Which of the lines below hold "States"? Please return each one.

[Collected data]
◆ ◆ ◆ ◆ ◆
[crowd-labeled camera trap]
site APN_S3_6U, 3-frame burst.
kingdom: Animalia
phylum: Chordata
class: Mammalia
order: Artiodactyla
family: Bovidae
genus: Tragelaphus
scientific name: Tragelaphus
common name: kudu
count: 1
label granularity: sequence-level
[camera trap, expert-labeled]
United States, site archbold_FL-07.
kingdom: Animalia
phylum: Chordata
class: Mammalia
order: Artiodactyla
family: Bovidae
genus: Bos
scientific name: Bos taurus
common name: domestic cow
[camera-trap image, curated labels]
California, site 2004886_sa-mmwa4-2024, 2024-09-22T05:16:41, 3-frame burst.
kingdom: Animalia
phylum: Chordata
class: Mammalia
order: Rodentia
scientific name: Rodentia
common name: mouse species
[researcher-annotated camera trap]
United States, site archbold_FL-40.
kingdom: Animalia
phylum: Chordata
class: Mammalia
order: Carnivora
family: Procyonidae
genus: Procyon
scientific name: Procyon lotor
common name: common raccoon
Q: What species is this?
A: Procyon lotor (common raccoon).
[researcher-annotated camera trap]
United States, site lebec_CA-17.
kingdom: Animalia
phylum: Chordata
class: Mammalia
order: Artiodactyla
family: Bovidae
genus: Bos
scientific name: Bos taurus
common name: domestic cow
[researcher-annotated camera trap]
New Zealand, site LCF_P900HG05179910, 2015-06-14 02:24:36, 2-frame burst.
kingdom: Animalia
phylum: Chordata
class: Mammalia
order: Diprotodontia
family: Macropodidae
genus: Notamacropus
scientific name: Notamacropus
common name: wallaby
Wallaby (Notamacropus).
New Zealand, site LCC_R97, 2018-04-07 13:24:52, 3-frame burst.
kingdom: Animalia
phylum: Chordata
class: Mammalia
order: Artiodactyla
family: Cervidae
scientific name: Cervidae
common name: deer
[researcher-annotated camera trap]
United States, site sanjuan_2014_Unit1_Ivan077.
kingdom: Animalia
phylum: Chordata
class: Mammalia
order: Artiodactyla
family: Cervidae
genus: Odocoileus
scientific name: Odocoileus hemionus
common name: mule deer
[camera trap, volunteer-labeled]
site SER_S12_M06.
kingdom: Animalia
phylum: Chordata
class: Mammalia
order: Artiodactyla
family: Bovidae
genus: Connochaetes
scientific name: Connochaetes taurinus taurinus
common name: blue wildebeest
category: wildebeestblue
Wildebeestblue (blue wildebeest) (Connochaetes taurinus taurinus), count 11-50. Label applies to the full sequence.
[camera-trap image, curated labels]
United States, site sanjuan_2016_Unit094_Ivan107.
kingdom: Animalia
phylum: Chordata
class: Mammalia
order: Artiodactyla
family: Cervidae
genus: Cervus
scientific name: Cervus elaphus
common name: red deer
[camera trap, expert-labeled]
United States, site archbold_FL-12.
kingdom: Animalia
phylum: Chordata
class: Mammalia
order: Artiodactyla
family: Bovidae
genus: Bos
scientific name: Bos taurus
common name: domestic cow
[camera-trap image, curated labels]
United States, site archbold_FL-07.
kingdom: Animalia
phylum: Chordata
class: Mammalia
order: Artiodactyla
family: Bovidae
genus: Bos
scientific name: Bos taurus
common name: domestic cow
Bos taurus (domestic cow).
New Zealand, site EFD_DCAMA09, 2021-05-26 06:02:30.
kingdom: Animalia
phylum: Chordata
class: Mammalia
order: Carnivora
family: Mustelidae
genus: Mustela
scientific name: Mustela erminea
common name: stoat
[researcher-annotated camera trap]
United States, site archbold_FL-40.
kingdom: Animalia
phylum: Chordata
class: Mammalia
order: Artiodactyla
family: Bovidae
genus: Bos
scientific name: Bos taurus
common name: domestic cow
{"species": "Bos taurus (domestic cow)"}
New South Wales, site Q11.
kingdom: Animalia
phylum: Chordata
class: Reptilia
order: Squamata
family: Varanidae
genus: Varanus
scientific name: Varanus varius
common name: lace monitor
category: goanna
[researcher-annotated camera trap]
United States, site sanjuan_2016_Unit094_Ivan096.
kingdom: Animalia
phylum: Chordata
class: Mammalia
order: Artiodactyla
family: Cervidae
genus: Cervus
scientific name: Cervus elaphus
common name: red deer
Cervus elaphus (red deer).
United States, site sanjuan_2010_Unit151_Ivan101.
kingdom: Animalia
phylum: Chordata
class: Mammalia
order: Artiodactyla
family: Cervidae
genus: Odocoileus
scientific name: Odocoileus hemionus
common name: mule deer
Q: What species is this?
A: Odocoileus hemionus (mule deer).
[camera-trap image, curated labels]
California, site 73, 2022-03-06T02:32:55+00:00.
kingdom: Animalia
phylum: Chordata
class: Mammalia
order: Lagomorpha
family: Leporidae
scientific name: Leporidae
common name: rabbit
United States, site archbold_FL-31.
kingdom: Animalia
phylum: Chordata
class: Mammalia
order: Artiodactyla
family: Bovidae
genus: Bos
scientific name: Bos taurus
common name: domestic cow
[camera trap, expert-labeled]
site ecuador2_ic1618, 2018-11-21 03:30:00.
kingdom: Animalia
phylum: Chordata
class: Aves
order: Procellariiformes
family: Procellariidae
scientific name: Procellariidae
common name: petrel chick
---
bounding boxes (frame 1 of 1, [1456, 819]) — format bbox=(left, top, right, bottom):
◆ ◆ ◆ ◆ ◆
## The answer
United States, site archbold_FL-07.
United States, site archbold_FL-40.
United States, site lebec_CA-17.
United States, site sanjuan_2014_Unit1_Ivan077.
United States, site sanjuan_2016_Unit094_Ivan107.
United States, site archbold_FL-12.
United States, site archbold_FL-07.
United States, site archbold_FL-40.
United States, site sanjuan_2016_Unit094_Ivan096.
United States, site sanjuan_2010_Unit151_Ivan101.
United States, site archbold_FL-31.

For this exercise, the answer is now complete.